Kedua membuka revolusi pengharapan dengan sosok terbaik putra bangsa

Eric Fromm dalam bukunya THE REVOLUTION OF HOPE :Toward A Humanized Technology menjabarkan dimensi harapan yang paradoksal namun lintas batas, tidak terkurung dalam waktu dan ruang tetapi dipacarkan dari psikologis manusia tatkala ketabahan dan iman yang rasional untuk memilih antara "kebaikan yang pasti datang" dan "mimpi kedatangan kebaikan". Di dalam kedirian dan kepribadian manusia terdapat keinginan terhadap "sesuatu" untuk memenuhi hakekat kehidupannya. Menurut Fromm harapan adalah unsur instrinsik struktur kehidupan, sebuah dinamika dalam spirit manusia. Harapan seiring bersifat psikis dalam kehidupan dan pertumbuhan, dicontohkan melalui pertanyaan berikut; apakah berbeda dengan anak yang lahir? Ia mungkin tidak memiliki kesadaran, namun kegiatannya mengungkapkan harapannya untuk dilahirkan dan untuk bernapas secara mandiri. Apakah tidak berharap untuk menyusu pada ibunya? Apakah bayi tidak berharap untuk berdiri tegak dan berjalan?
Apakah si sakit tidak berharap untuk sembuh, napi jadi bebas, yang lapar berharap makan? Apakah kita tidak berharap untuk bangun ketika kita tertidur? Apakah cinta membuat seseorang tidak menyiratkan harapan dalam potensi, dalam kapasitasnya untuk membangkitkan pasangannya? Fromm menyebutkan tentang "messianic hope" (harapan mesianis), dan "fraction hope (harapan fraksi). Harapan mesianis bisa lahir dari perubahan jaman dan perkembangan ilmu pengetahuan, atau kehadiran sosok yang dianggap benar-benar berbeda dari yang biasanya seperti Jokowi. Harapan fraksi terjadi ketika manusia diperhadapkan dengan gejala-gejala kebuntuan lapangan kerja, kebuntuan perkembangan ekonomi, kebuntuan rasa keadilan dan kebenaran, dan seterusnya yang memberi distorsi bahkan destruktif terhadap kehidupannya.
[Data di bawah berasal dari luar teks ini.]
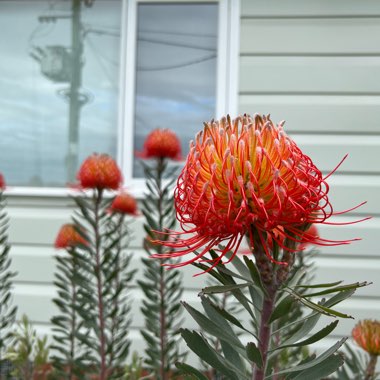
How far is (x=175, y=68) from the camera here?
4.01m

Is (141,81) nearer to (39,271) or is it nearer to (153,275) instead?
(39,271)

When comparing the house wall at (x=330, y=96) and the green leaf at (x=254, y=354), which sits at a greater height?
the house wall at (x=330, y=96)

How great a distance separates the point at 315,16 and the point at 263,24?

Jadi singkat kata tatkala manusia diperhadapkan dengan "harapan palsu" dan "harapan konkret" maka timbul harapan baru untuk memilih di antara kedua pilihan tersebut. Akhirnya terjadilah revolusi harapan untuk membuka peluang dan ruang mencapai hakekat kemanusiaannya yang sudah sempat terbengkalai. Uniknya revolusi harapan dari rakyat Indonesia ini disuguhi pula dengan kehadiran pemikiran "revolusi mental" sebagai "harapan mesianis" tersebut yang diberikan oleh sosok putra terbaik negeri ini yang diekspresikan dengan tampilan wajahnya yang kekampungan tapi pemikirannya jelas tidak kampungan.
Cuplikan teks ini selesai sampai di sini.